What the task asks:
Please render the entries from the line containing "How large is" through the last line of the entries as a JSON list of strings, with one string for each line and blank lines omitted.

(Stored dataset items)
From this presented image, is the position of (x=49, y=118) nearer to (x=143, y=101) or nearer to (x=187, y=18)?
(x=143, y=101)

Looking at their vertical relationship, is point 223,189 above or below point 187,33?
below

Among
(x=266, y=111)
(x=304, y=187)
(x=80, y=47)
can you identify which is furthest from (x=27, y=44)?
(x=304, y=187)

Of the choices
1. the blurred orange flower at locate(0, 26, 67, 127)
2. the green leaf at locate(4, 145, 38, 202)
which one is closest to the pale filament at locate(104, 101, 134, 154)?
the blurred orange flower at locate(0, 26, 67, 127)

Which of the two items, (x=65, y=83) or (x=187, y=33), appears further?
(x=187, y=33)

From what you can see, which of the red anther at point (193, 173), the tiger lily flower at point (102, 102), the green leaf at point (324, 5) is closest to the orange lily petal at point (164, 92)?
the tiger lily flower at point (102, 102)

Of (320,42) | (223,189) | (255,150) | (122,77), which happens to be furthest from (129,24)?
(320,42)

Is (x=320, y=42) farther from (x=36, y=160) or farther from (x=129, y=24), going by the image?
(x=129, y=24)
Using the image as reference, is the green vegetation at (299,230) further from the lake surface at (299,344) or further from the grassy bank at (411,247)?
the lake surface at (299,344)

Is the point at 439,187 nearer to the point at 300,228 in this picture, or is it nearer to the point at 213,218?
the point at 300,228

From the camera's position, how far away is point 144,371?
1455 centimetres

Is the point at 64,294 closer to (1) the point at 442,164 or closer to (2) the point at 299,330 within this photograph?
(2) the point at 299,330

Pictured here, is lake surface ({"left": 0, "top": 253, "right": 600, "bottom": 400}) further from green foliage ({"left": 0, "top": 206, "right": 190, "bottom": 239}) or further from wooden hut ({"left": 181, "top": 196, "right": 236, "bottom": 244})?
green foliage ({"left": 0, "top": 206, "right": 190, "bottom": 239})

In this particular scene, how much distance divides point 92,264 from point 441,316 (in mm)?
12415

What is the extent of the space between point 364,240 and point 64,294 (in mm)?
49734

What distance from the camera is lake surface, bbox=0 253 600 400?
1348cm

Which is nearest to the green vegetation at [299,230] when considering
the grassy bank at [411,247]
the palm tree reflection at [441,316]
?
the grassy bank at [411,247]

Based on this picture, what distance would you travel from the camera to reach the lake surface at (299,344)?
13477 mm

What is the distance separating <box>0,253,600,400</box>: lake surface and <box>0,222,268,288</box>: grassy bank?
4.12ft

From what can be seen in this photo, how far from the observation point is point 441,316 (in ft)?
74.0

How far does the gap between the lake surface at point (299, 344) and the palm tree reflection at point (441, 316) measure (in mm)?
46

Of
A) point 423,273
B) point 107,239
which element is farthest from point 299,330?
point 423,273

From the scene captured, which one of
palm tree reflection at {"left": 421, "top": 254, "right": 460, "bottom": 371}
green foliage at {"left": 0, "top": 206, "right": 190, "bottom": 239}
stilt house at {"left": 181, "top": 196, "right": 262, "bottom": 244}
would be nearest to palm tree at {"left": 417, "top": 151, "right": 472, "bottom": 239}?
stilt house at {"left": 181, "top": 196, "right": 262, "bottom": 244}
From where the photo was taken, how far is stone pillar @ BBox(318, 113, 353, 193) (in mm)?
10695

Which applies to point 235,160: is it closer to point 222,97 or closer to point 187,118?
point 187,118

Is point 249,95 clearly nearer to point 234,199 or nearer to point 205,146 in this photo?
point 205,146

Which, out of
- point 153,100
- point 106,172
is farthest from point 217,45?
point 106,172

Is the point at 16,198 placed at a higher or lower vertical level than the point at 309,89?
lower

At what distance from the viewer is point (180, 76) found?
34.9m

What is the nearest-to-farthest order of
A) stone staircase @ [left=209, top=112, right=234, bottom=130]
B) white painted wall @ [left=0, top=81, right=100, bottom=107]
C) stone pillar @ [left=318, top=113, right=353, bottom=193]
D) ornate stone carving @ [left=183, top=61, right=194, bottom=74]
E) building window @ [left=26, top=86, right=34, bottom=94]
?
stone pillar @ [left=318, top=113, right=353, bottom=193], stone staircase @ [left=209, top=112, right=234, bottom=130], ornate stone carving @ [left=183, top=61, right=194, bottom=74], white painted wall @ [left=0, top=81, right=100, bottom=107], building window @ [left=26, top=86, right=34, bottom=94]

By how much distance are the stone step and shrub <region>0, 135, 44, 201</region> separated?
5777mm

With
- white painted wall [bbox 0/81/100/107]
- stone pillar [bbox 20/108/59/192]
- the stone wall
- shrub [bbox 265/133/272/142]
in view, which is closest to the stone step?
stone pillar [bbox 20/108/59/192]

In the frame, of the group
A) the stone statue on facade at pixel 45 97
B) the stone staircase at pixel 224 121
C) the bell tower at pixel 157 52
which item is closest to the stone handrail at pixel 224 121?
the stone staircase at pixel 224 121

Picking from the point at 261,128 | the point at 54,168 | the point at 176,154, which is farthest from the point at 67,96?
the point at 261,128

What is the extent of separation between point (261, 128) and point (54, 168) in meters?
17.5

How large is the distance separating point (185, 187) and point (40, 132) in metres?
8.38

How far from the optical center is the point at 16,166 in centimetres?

Task output:
[
  "How large is the distance separating point (185, 187) and point (40, 132) in metres?",
  "8.38",
  "How far from the optical center is the point at 16,166 in centimetres?"
]